» Reading text:
....
This is why the rise in atmospheric CO2 concentrations is causing an increase in CO2 dissolved in the ocean, and is messing up corals and other calcifying organisms that are inhibited by the excess of CO2.
Also, water that is supersaturated with a gas (like Pepsi, with CO2) releases some of that gas as soon as atmospheric air hits the top of the soda when you open the can (it releases the CO2 until it is in balance with the level of CO2 in the atmosphere). Similarly, you can supersaturate a liquid with a gas simply by putting the liquid in a container and putting the gas on top of it and pressurizing the thing -- I have a cap that attaches to a bottle and hooks to a CO2 cylinder to carbonate individual bottles of homebrew (really strong beer is a bear to carbonate naturally, since the yeast dies at a certain alcohol content).
The first part of your question -- about just what 'dissolved' means in the case of oxygen -- I guess I don't understand myself. Here's an answer by someone who claims to be a Biochem Prof Emeritus (
https://www.quora.com/How-does-oxyge...olar?share=1):
Q: "How does oxygen dissolve in water despite being non-polar?"
....
» Task list:
1: Say whether each statement below agrees with the text on gases dissolving in water. Answer yes or no for each, quoting the deciding words of the text.
(a) The writer carbonates individual bottles of homebrew using a cap hooked to a CO2 cylinder.
(b) Really strong beer is easy to carbonate naturally.
(c) An opened can of soda gives off CO2 until it matches the level of CO2 in the atmosphere.
2: Write the next part of the text on gases dissolving in water, starting after its final line.

» Available data:
....
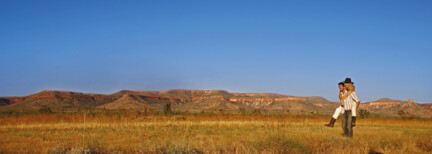 The Gibb River Road Drive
....
» Answer section:
1:
(a) Yes: "I have a cap that attaches to a bottle and hooks to a CO2 cylinder to carbonate individual bottles of homebrew"
(b) No: "really strong beer is a bear to carbonate naturally, since the yeast dies at a certain alcohol content"
(c) Yes: "it releases the CO2 until it is in balance with the level of CO2 in the atmosphere"

2:
A:"Non polar molecules do fit into cavities in water, or rather, water forms cavities to accommodate them even though the free energy for doing so is unfavorable. Once in the cavity, non polar molecules do have a force of attraction with water, namely, van der Waals - London dispersion interactions. All molecules are attracted to each other via these forces, even in the absence of other forces such as hydrogen bonds and electrostatic interactions."
There are entries in Wikipedia for Van der Waals forces and London dispersion interactions, but I didn't get very far reading them (though there is a fun little historical aside in the Van der Waals entry about gecko toes).
I'm sort of surprised a real career chemist hasn't jumped in here to correct my probably sloppy explanations (no offense to Ed, who certainly has more chemistry background than I do).